高校 キャリアイノベーション

「未来の旅」をテーマとした夏合宿を実施しました

投稿日2026/9/7

 8月26日(水)~27日(木)、キャリアイノベーション同好会では、日本旅行・TBWA HAKUHODO・日産の3社が連携して実施するプログラムの一環として、GREEN JOURNEY for SCHOOL (宇都宮合宿)を実施しました。本取組は、生徒たちが「自分たちが解決したい課題は何か」を考え、その課題と向き合うために実際に宇都宮を訪れ、地域や人、産業、文化に触れながら学びを深めることが目的で実施しました。

 初日は春日部駅に集合し、東武特急スペーシアX1号に乗車しました。移動そのものも旅の学びと捉え、世界遺産めぐりバスで日光東照宮へ向かいました。日光東照宮では、専門ガイドの方から建物に施された「三猿」をはじめとする猿の物語について詳しく説明していただき、歴史や文化を「見る」だけではなく、その背景にある意味まで知る機会となりました。

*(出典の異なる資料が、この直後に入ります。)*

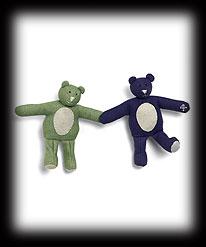 Key Lime & Grape Snap Bears Boyds Bear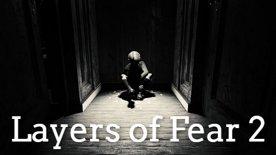 👨💨 Speedrun horrovkou? Nikča zařídí 👌 Layers of Fear 2
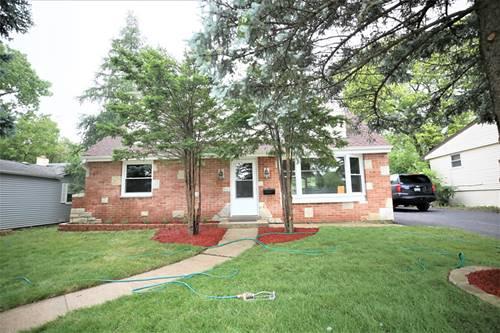 490 S Buffalo Grove, Buffalo Grove, IL 60089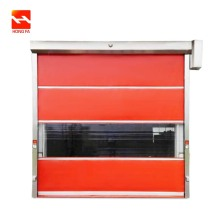 Plastic High Speed Roll up Doors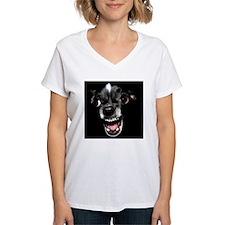 Vicious chihuahua Shirt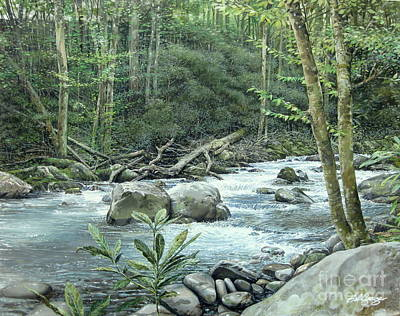 Painting - Little Pigeon River by Bob  George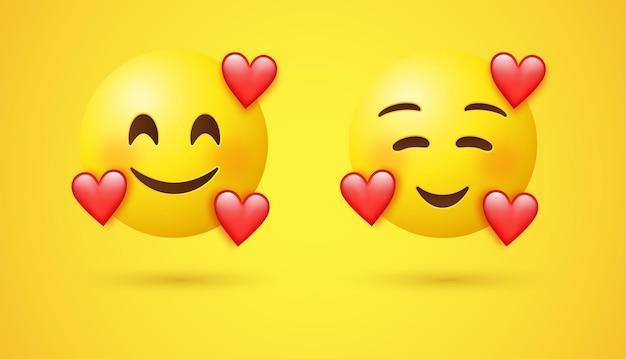 Emoji avec trois coeurs ou visage emoji affectueux souriant 3d avec des yeux souriants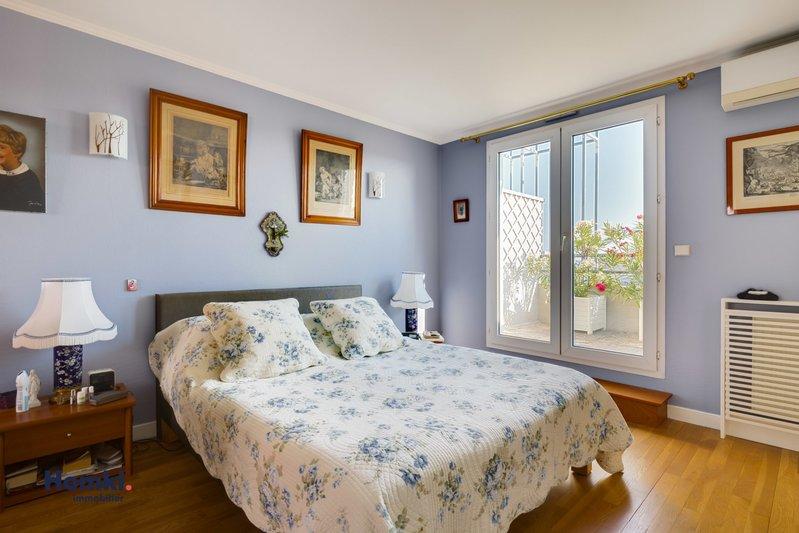 Homki - Vente appartement  de 132.0 m² à Lyon 69003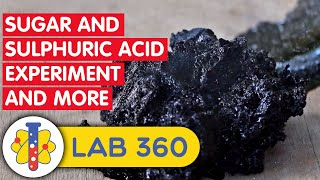 Chemistry Experiments | Awesome Chemical Reaction | Lab 360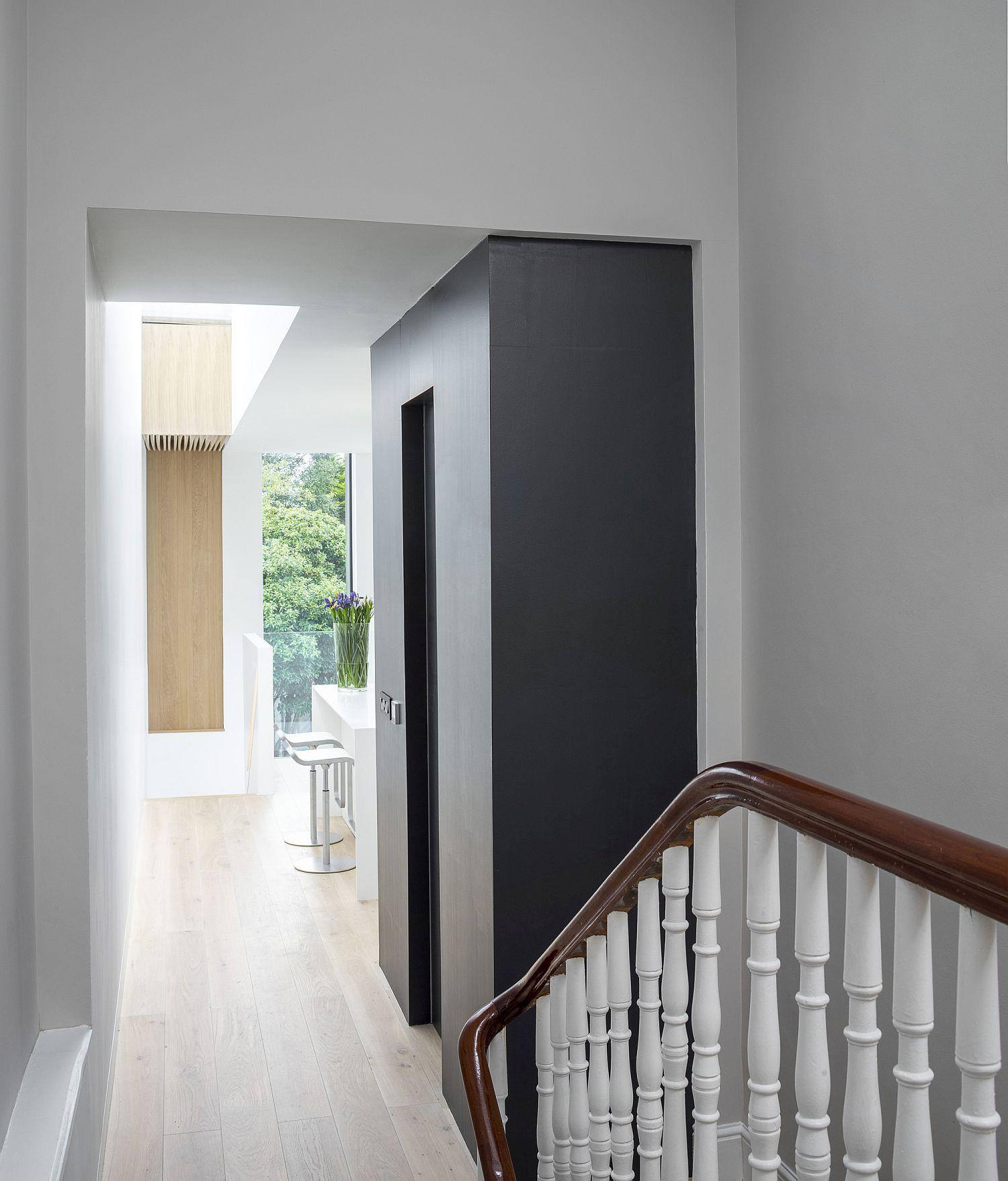 Well-lit corridor of the modern Victorian home in Dublin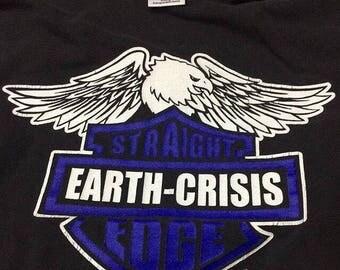 Vintage 2000 earth crisis xl size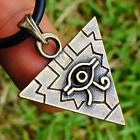 Egyptian Pyramid God All seeing Eye of Horus Ra Udjat Illuminati Pewter Pendant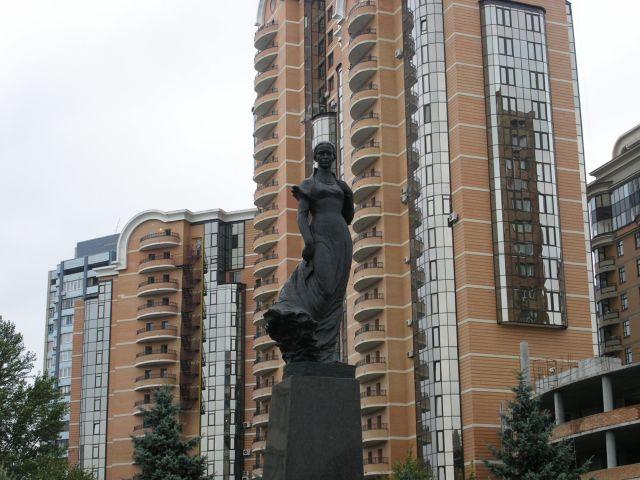 http://www.ljplus.ru/img3/n/a/nat_ka/PICT0089_1.jpg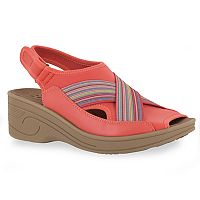 Easy Street Delight Women's Wedges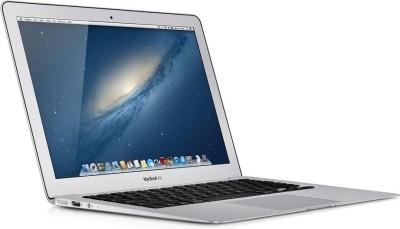 Apple Macbook Air Core i5 - (4 GB/500 GB HDD/OS X El Capitan) MD223HN/A(11.17 inch, SIlver, 1.08 kg)
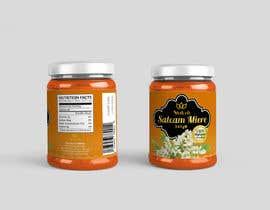 #24 untuk Label design for Honey Jar (eticheta miere) oleh Xclusive61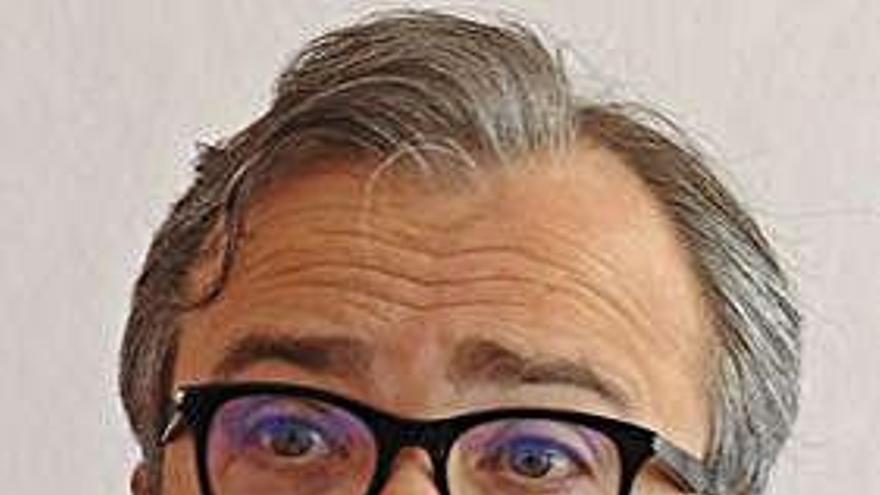 Otero acusa a Taboada de uso indebido de la maquinaria de la mancomunidad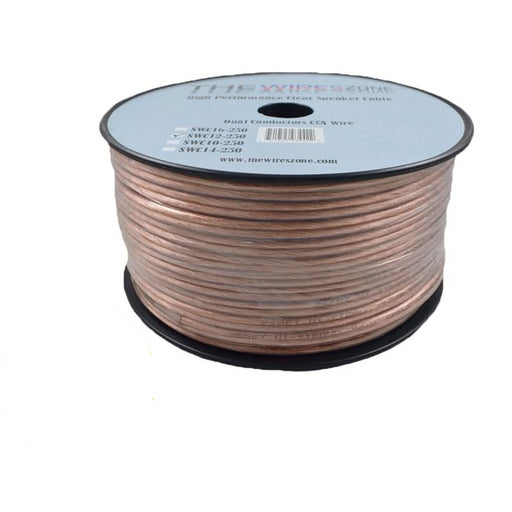 12 Gauge 2 Conductor 12/2 Clear 250ft Speaker Wire for Car/Home Audio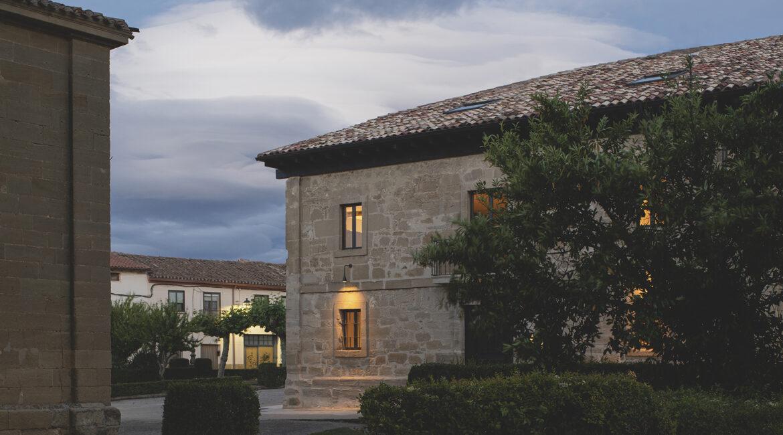 3 Exterior 30 1170x650 - Esta segunda pascua te mereces La Rioja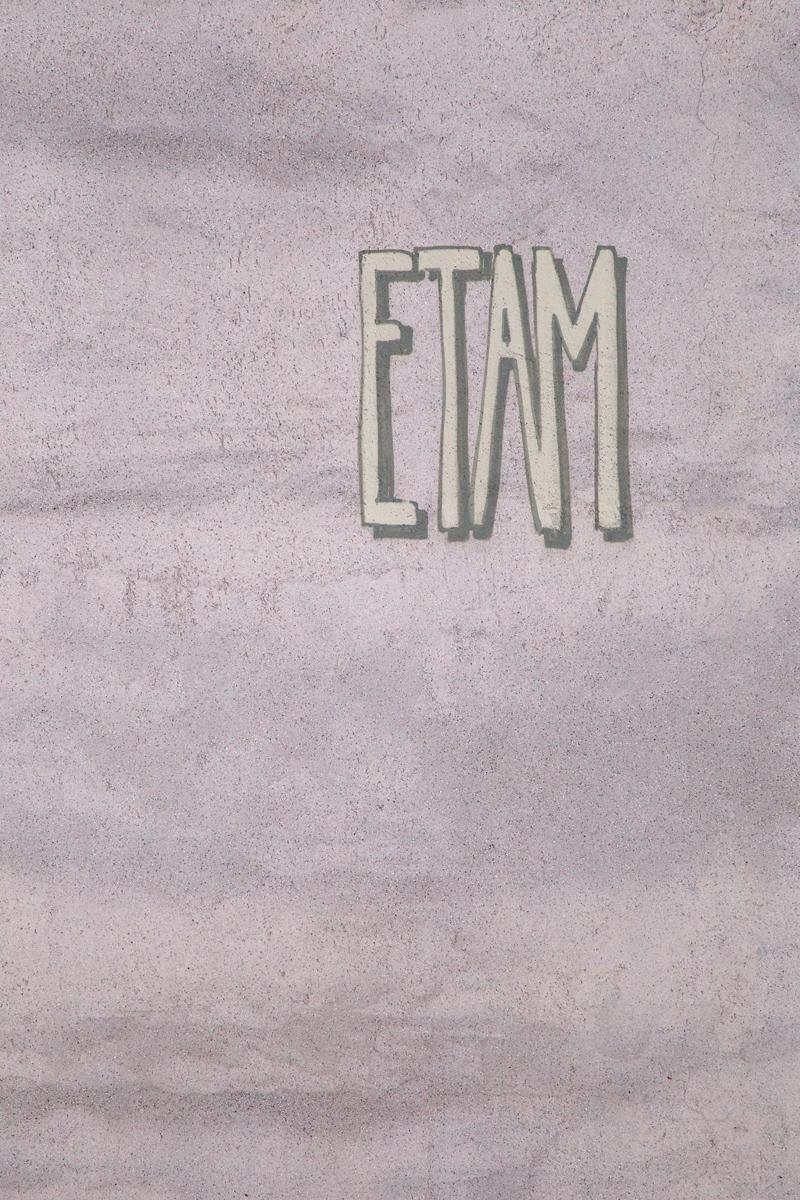 etam-cru-new-mural-in-rome-10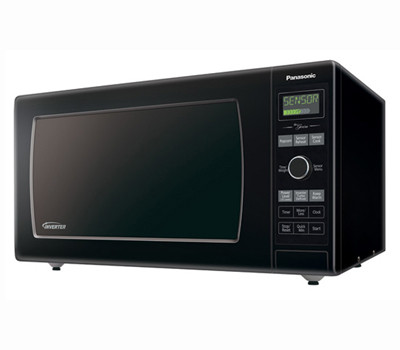 panasonic microwave inverter 1200w manual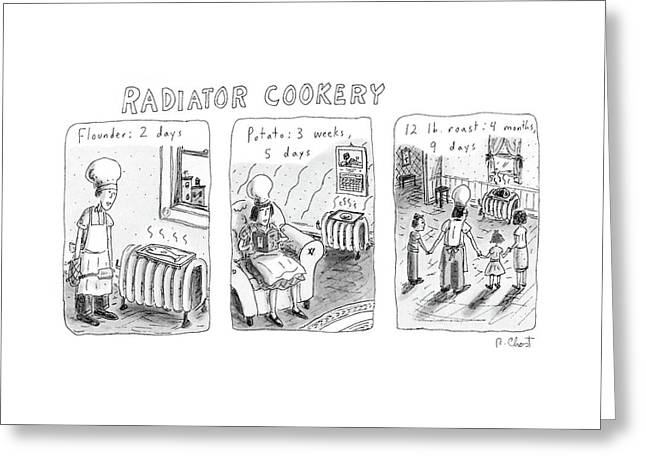 Radiator Cookery Greeting Card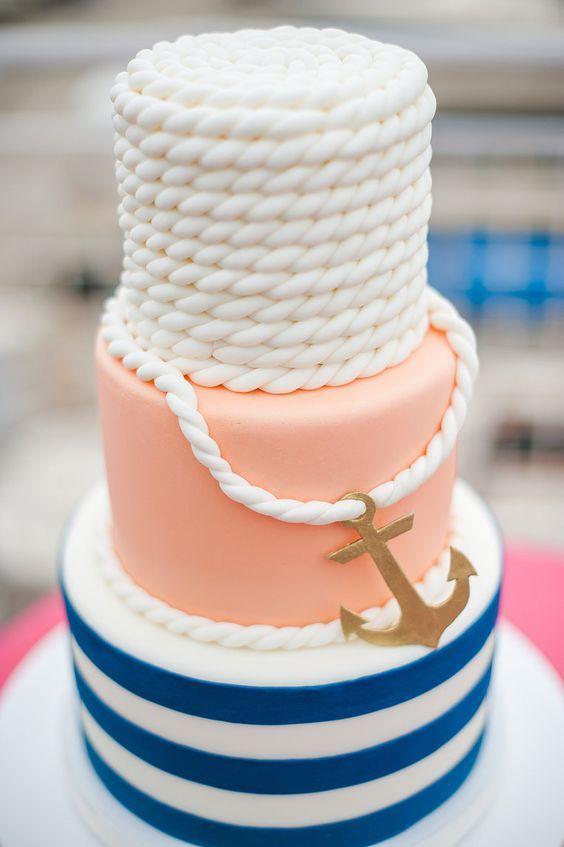 Торт свадебный №762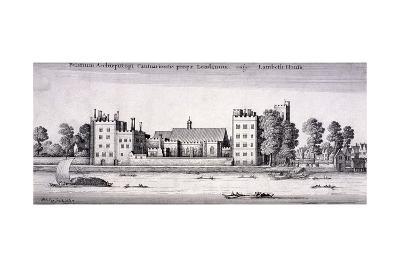 Lambeth Palace, London, 1647-Wenceslaus Hollar-Giclee Print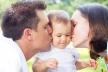 Рівнянам на замітку: Чоловік має право щодо включення до податкової знижки оплати допоміжних репродуктивних технологій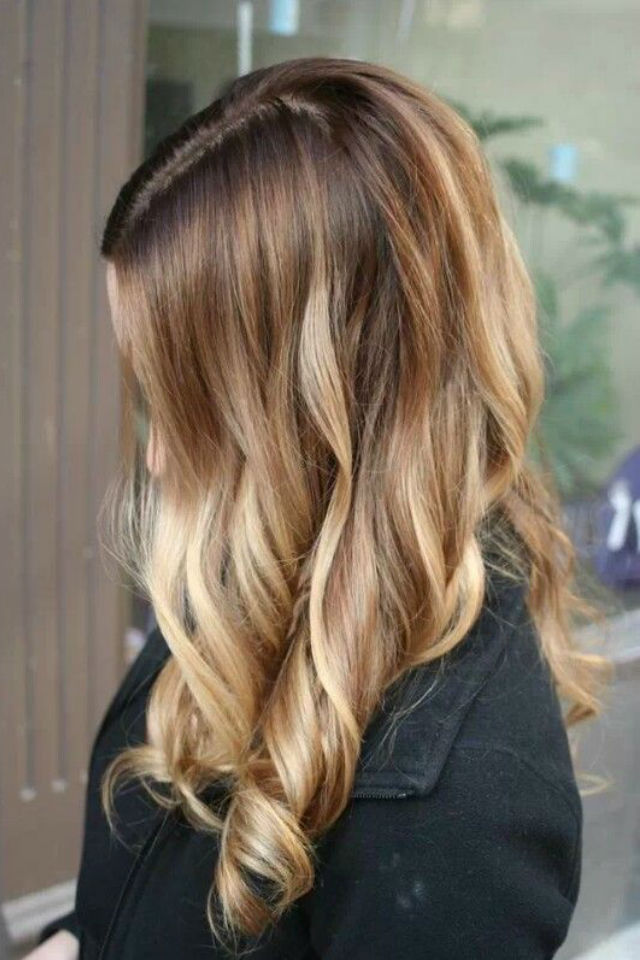 HD wallpapers hairstyles with red and caramel highlights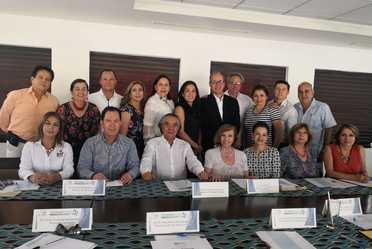 Reunión de Patronatos y Directores de CIJ en Sinaloa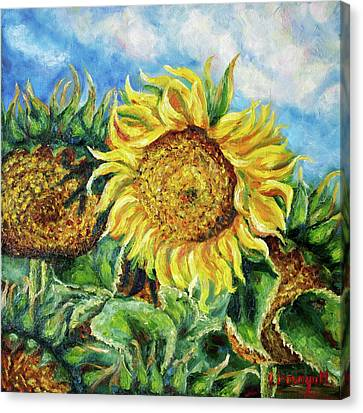 Morning In Ukraine. Flowers Series. Canvas Print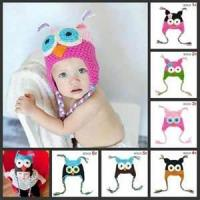 Cheap Wholesale 100% cotton cute animal hats lovely baby girl hats baby products china wholesale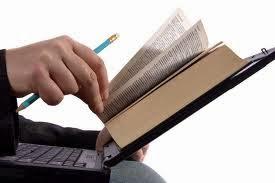 menulis buku, tips menulis buku, tips menjadi penulis buku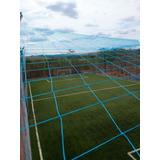 16ebf2dcaf Rede De Futebol Society Oficial - Outros de Futebol no Mercado Livre ...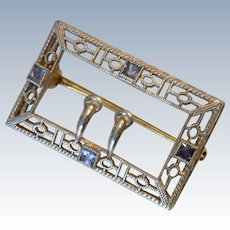 Art Deco 14K White Gold Filigree Blue Topaz Belt Buckle Brooch/Pin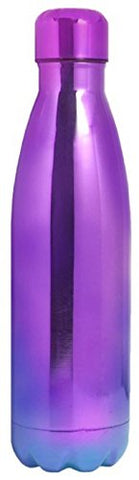 Wellness Insulated Electroplated Finish Double Wall Vacuum Sealed Stainless Steel Water Bottle, 25 Oz, Purple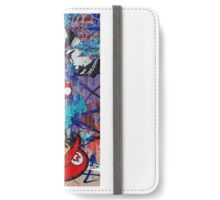 Super Mario Banksy Art London Police Street Graffiti Phone Cover iPhone Wallet/Case/Skin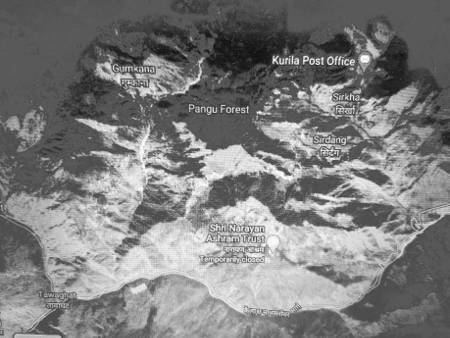 Day 4 route map, Pangu to Sirkha, Kailash Manas Sarovar Yatra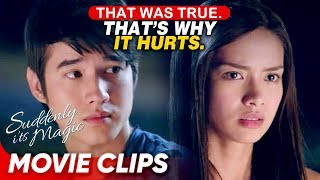 (5/8) Ano ang nakita ni Joey? | 'Suddenly It's Magic' | Movie Clips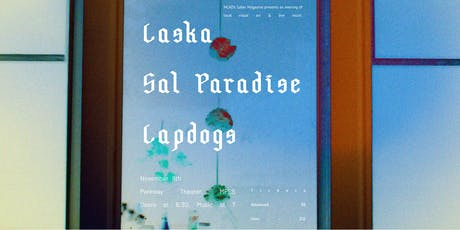 MCAD's Saber Magazine presents: Laska, Sal Paradise & Lapdogs tickets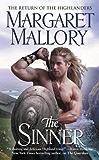 The Sinner (The Return of the Highlanders)
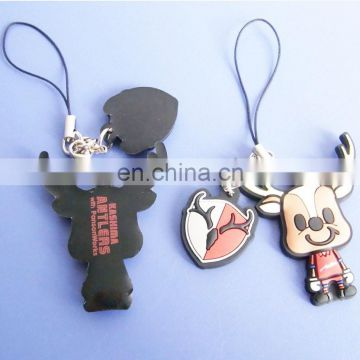 Mascot shape football sports souvenir gifts mobile phone straps wholesale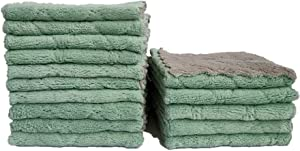15 Pack Microfiber Cleaning Cloth, Kitchen Towels Dish Towels, Highly Absorbent Multi-Purpose, 9.85 x 9.85 inch, Double-Sided Microfiber Cleaning Rags for Furniture, Car, Tea, Bowl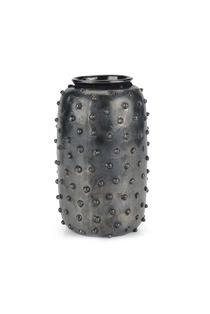 Studded Vase I Kelly Wearstler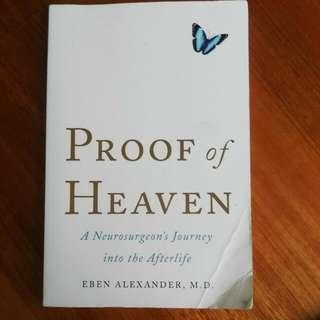 Proof Of Heaven Book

 その後、宇都宮駅へ移動し、宇都宮市総合政策部の方々から、宇都宮市の現状や地域づくりについてのお話を伺いました。特に今回の探究テーマの一つである次世代型路面電車「ライトライン」について、導入の背景や地域交通としての役割について学びました。夕食では、宇都宮餃子をはじめとしたご当地の食文化を味わい、地域の魅力を五感で体験しました。

 2日目は、栃木県立白楊高等学校の生徒の皆さんと交流し、梨狩り、VR体験、服飾デザイン科の生徒によるオリジナル弁当、畜産体験など、幅広い活動に取り組みました。なかでも印象的だったのは、「非日常」と「日常」の違いです。本校生徒にとっては特別な体験である梨狩りや畜産体験も、白楊高校の生徒にとっては身近な学びの場でありました。その違いを知ることで、地域や学校によって異なる「当たり前」に気づくことができました。

 畜産体験では、普段何気なく口にしている「食肉」が、どのような過程を経て私たちの食卓に届いているのかを知る貴重な機会となりました。食べ物の背景にある命や生産者の存在を実感し、持続可能な社会や消費について考えるきっかけにもなりました。

 活動の最後には、生徒同士が連絡先を交換したり、写真を撮り合ったりする姿も見られ、学校の垣根を越えた交流が実現しました。

 今回の宇都宮合宿は、地域の課題や魅力を知り、さまざまな人との出会いを通して、自分たちが解決したい課題を考える「探究の旅」となりました。今後はこの学びを一過性のものにせず、事後学習として「本校生徒が考えるサステナブルな旅」をテーマに探究を深めていきます。宇都宮で得た気づきを未来の行動へとつなげ、新しい旅のかたちを生徒たち自身の手で考えていきます。